▸ **Given task**: Copy the stretch of the chemistry paper from "Section A: Multiple" through "a Lewis base.", substituting "Objective Questions" for "Multiple Choice".

▸ **Selection**:
::::

22. The chemistry of acids and bases has important applications in industry and environmental science.

(a) Sulfuric acid is manufactured industrially by the Contact Process. One step involves the equilibrium:

2SO₂(g) + O₂(g) ⇌ 2SO₃(g) ΔH = –197 kJ mol⁻¹

(i) State Le Chatelier's principle. [1]

(ii) Explain why a low temperature favours the formation of SO₃, but in practice a temperature of 450°C is used. [3]

(iii) State and explain the effect of increasing pressure on the equilibrium yield of SO₃. [2]

(b) Acid rain is formed when sulfur dioxide and oxides of nitrogen dissolve in rainwater.

(i) Write an equation to show how sulfur dioxide forms an acidic solution in water. [1]

(ii) Explain why acid rain damages limestone buildings. Include an equation in your answer. [3]

(i) Calculate the hydrogen ion concentration in this rainwater sample. [2]

(ii) The main acid present in this rainwater is sulfuric acid, formed from the oxidation of SO₂. Assuming all the H⁺ ions come from sulfuric acid (a strong diprotic acid), calculate the concentration of sulfuric acid in the rainwater. [2]

(iii) Explain why the pH of pure water is not exactly 7.0 when measured in the laboratory. [2]

(d) Describe how you would prepare a pure, dry sample of copper(II) sulfate crystals (CuSO₄·5H₂O) starting from copper(II) oxide and dilute sulfuric acid. Include a balanced equation in your answer. [4]

[Total: 20 marks]

END OF PAPER

Answers

TuitionGoWhere Practice Paper - Chemistry H1 A-Level – Answer Key and Marking Scheme

Paper: Practice Paper – Version 3 Total Marks: 80

Section A: Multiple Choice (15 marks)

Question	Answer	Explanation
1	B	A Brønsted-Lowry base is a proton (H⁺) acceptor. A is the definition of an acid. C is the Arrhenius definition. D is a Lewis base.

::::

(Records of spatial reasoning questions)
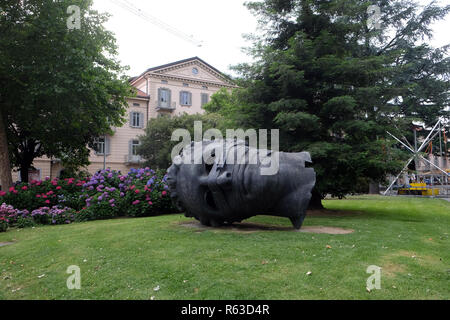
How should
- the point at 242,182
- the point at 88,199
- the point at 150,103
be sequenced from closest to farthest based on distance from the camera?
the point at 242,182 < the point at 88,199 < the point at 150,103

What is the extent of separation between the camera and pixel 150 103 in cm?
4569

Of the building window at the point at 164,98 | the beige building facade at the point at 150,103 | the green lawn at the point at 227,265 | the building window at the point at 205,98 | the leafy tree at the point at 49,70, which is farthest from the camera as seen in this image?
the building window at the point at 205,98

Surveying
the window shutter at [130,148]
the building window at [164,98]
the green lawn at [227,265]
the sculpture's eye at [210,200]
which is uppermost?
the building window at [164,98]

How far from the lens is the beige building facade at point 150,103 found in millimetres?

::::

▸ **Output for this exercise**:
Section A: Objective Questions (15 marks)

Question	Answer	Explanation
1	B	A Brønsted-Lowry base is a proton (H⁺) acceptor. A is the definition of an acid. C is the Arrhenius definition. D is a Lewis base.